Lake in Yavapai County, Arizona

Lynx Lake, Arizona, is a 55 acre reservoir located within Prescott National Forest, approximately 5 mi east of Prescott, Arizona, in the Bradshaw Mountains. The lake is located at 5530 ft elevation and is stocked for fishing. It is one of the most popular recreation areas in central Arizona. Mild weather, the cool ponderosa pine forest, trout fishing, boating, mountain hiking, horseback riding, archaeological sites, and bird watching attract visitors from throughout Arizona. The lake was formed in 1963 when Arizona Game and Fish completed a dam in Lynx Creek, 6 mi below Walker, Arizona.

==Ecology==
Animals native to the area include mule deer, bald eagles, osprey, and javelinas. Several species have been introduced, including rainbow trout, bull frogs, and domestic ducks and geese. Arizona State Game and Fish Department periodically stocks the lake with rainbow trout. Largemouth bass and crappie are also present in the lake. The lake is open all year.

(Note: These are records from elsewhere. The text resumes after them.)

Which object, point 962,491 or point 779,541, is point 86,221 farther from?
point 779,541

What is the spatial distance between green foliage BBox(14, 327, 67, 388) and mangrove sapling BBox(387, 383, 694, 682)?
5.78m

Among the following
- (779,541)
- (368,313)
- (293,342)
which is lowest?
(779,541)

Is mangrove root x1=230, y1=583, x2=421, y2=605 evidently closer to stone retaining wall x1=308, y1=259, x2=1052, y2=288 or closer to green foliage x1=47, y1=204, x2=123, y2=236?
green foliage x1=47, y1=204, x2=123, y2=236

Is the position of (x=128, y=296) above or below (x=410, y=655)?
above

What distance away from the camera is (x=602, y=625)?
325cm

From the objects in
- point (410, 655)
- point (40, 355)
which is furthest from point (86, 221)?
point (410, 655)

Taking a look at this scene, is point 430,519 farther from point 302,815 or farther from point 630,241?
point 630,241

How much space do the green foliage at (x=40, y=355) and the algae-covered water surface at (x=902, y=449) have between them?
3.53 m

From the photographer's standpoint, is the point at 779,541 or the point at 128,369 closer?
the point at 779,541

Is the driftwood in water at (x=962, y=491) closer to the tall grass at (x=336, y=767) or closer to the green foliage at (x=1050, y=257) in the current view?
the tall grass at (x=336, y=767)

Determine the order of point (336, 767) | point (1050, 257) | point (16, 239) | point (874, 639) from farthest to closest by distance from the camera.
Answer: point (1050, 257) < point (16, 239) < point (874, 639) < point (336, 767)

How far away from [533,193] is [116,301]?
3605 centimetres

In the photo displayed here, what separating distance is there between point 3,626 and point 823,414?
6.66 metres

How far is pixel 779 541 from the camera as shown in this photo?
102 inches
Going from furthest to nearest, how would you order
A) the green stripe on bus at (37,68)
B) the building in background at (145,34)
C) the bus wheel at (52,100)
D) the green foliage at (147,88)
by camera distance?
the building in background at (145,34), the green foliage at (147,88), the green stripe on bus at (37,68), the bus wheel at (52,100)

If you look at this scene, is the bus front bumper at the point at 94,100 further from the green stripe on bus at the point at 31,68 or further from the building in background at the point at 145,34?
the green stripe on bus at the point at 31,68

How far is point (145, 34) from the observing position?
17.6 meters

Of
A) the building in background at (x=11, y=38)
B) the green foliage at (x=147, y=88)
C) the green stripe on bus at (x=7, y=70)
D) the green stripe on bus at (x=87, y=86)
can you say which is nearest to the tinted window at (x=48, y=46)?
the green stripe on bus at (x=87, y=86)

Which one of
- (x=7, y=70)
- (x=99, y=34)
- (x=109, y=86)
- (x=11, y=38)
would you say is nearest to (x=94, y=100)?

Plant life in the area consists of ponderosa pine, beargrass, cliff-rose, and alligator juniper.

==Activities on Lynx Lake==

- Fishing: The lake is open year-round for fishing and is stocked with rainbow trout periodically by the Arizona Game and Fish Department. Sunfish and Catfish (Channel), as well as bullfrogs, may be caught here.
- Camping: Two National Forest Campgrounds near the lake offer 36 campsites.
- Boating: Non-motorized and electric-powered boats are permitted on the lake.
- Hiking: The 2.5- mile Lakeshore Trail loops around the lake.
- Recreational gold panning

==December 2024 valve failure and draining==

In December 2024 the Arizona Game and Fish Department announced that the lake would be drained due to a mechanical failure that caused an outlet valve to remain in the open position. There are no expected negative effects to fish and wildlife in the lake.